Monday, 10 October 2016

GOING DUTCH October 10th 2016

First we had to go Belgium, an easy 56 mile motor sail across the surprisingly quiet English Chanel from Ramsgate to Nuiewpoort. We had heard stories of the masses of shipping in the  narrow, current affected channel. There were only a handful of ships, all with AIS, and easy to  avoided in the clear crisp autumn sunshine. We only made one course change. Singapore was far worse! 
The Nuiewpoort Marina has over 1000 berths, most vessels look well cared for and there were many out sailing when we arrived. We arrived in the marina comfortably before dark. 
Nuiewpoort Belgium

The following morning we pulled out and headed off to Vlissingen Netherlands. Being a Saturday it was as busy as we have seen it anywhere with many sailboats heading out to enjoy the last sunny sailing days of the season. There were boats going in all directions and what a beautiful day. Sailing just on the wind in 15 knots offshore and Taipan was frisky. We clocked great time but arrived way too early and had to cool our heels for a couple of hours before attempting to get into the marina.  As there was insufficient water we made two abortive attempts before successfully passing through the bridges and the very narrow door, (just 6 meters wide,) into our berth.

Michiel de Ruijterhaven Marina is right in the centre of a great little town. Everything we need just a short bike ride away. Two and a half hours to Amsterdam by train, Three and a half hours to Paris by train. What more could one want. Ah the price? Just 560 euro for the whole 6 months of winter. Looks like this is where we stop for now.

One of the first things we noticed in the Netherlands is bicycles. Everyone, young and old is riding a bike. The Dutch all look fit and healthy and the local fare is likewise, healthy and lean. Our trusty folding bikes are enjoying a revival here. Not since Asia have they seen so much action. It was a little confronting initially to not don the compulsory helmet but no one wears one here and they all seem quite normal. Bikes are the primary mode of transport round the city and the roads and drivers reflect their priority.

Vlissingen is  just a small town but has some interesting architecture.

The next outstanding feature is the architecture. The variety and creativity in design is evident in both domestic and commercial architecture. What a blessed relief after the US.

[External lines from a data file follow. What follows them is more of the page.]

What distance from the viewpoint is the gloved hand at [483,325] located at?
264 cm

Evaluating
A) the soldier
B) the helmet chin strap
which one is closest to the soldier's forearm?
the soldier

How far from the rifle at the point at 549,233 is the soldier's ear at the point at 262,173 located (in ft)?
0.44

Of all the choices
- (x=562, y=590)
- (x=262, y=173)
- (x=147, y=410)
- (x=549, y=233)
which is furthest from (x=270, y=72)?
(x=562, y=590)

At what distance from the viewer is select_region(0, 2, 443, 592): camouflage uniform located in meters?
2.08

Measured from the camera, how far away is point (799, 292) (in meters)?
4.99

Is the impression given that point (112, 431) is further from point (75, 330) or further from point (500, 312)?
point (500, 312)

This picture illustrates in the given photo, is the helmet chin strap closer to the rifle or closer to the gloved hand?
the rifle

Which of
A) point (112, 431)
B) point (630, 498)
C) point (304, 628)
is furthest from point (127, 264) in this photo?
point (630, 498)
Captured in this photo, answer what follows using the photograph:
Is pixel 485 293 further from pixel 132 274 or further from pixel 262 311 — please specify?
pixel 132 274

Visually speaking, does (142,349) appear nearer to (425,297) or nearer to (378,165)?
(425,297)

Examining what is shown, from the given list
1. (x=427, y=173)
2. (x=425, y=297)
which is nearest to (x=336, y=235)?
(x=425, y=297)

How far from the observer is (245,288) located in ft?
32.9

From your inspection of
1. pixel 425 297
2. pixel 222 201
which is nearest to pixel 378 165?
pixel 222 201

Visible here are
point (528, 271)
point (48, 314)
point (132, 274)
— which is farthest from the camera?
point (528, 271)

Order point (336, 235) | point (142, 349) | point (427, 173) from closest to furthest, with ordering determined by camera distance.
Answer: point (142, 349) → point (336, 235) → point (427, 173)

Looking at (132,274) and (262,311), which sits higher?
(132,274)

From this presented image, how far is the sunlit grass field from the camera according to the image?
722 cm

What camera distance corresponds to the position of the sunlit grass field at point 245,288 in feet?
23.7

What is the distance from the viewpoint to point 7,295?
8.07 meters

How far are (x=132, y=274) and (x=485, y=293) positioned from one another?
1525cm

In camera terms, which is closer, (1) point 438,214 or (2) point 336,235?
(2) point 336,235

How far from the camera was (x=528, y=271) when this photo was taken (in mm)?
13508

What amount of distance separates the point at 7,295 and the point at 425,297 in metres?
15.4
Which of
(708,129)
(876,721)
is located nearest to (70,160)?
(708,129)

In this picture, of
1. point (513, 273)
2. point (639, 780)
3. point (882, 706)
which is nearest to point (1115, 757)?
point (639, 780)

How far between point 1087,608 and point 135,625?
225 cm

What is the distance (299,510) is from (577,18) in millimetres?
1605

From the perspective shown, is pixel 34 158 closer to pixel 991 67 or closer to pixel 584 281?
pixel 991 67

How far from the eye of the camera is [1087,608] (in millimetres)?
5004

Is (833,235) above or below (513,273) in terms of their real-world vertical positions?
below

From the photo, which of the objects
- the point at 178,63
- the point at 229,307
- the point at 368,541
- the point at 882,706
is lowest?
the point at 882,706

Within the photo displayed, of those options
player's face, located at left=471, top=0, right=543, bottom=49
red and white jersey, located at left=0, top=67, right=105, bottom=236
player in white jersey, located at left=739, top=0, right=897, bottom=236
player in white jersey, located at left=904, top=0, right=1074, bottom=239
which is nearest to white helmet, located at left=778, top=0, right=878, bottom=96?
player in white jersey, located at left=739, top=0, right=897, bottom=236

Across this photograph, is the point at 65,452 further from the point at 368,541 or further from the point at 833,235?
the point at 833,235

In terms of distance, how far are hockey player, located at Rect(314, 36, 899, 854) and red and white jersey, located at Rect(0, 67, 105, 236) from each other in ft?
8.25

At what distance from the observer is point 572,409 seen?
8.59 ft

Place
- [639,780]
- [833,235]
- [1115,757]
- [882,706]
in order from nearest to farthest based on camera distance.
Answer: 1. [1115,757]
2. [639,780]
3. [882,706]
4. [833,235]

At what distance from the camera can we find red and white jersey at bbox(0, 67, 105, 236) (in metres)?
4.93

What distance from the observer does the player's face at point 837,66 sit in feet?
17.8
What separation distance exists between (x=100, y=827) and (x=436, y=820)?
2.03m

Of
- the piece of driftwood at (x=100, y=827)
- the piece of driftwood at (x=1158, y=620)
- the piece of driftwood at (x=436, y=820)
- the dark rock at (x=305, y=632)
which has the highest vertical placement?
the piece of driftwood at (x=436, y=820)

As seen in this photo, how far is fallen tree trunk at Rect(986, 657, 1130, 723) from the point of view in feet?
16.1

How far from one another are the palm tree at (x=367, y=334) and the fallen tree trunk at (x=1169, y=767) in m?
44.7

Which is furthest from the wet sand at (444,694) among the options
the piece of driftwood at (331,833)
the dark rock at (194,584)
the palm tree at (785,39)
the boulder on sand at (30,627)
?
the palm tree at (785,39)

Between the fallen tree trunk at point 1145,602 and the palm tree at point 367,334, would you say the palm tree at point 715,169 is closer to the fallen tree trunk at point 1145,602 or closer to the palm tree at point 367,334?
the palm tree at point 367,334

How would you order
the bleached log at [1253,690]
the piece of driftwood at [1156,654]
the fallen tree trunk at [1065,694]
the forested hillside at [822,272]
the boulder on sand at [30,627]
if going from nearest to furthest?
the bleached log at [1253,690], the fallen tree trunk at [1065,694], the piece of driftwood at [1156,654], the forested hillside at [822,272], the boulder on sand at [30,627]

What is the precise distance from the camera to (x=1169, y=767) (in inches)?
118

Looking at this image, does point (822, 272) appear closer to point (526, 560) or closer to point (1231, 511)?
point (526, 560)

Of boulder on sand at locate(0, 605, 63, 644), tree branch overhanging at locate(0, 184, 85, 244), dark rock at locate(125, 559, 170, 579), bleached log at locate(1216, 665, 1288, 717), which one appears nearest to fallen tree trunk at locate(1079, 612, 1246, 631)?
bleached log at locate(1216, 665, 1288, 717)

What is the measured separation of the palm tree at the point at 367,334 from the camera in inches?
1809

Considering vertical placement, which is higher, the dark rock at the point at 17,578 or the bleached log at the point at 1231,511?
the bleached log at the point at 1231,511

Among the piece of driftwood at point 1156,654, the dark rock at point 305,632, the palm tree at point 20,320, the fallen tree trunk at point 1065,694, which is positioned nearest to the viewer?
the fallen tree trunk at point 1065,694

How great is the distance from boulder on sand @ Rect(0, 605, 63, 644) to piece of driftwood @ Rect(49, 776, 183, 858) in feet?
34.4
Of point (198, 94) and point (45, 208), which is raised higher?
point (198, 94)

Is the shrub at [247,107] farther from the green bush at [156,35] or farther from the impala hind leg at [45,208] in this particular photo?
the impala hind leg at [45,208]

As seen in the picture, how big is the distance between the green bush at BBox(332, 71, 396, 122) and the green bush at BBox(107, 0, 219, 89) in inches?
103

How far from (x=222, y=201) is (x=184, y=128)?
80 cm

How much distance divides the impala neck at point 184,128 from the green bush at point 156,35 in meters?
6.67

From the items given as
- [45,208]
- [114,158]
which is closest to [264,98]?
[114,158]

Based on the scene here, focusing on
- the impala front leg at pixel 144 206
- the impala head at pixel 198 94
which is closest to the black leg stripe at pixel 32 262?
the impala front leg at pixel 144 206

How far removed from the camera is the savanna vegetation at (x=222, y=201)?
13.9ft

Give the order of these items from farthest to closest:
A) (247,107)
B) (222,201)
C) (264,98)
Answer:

Taipan moored right on the Cafe strip.

There's lots of maintenance to catch up on. Its been a long and hectic sailing year with 9 countries visited in 7 months. We have many small jobs to keep us busy here until it gets too cold, then we will  bolt back to  Western Australia until the Northern Spring.

Vlissingen city square was once a dock.

First job off the list will be sealing the toerails. This is a job which we usually do every 5 years but its a little overdue. Not a particularly big job but we need to be alongside a dock to remove the stanchions and bases, remove all the old sealant, repaint and re-seal. 

Stainless rails round the whole ship!
Taipan has 600mm high stanchions with stainless rail around the entire ship. These were installed before we purchased her and although we didn't think they looked great, and we even considered removing them, we are very glad we didn't. They offer immense security when one of us is forced on deck in big seas in dark and dangerous conditions.

There is always the inevitable varnish, gelcoat and paint touch up to do. A boat doesn't do as many miles as Taipan without getting some knocks.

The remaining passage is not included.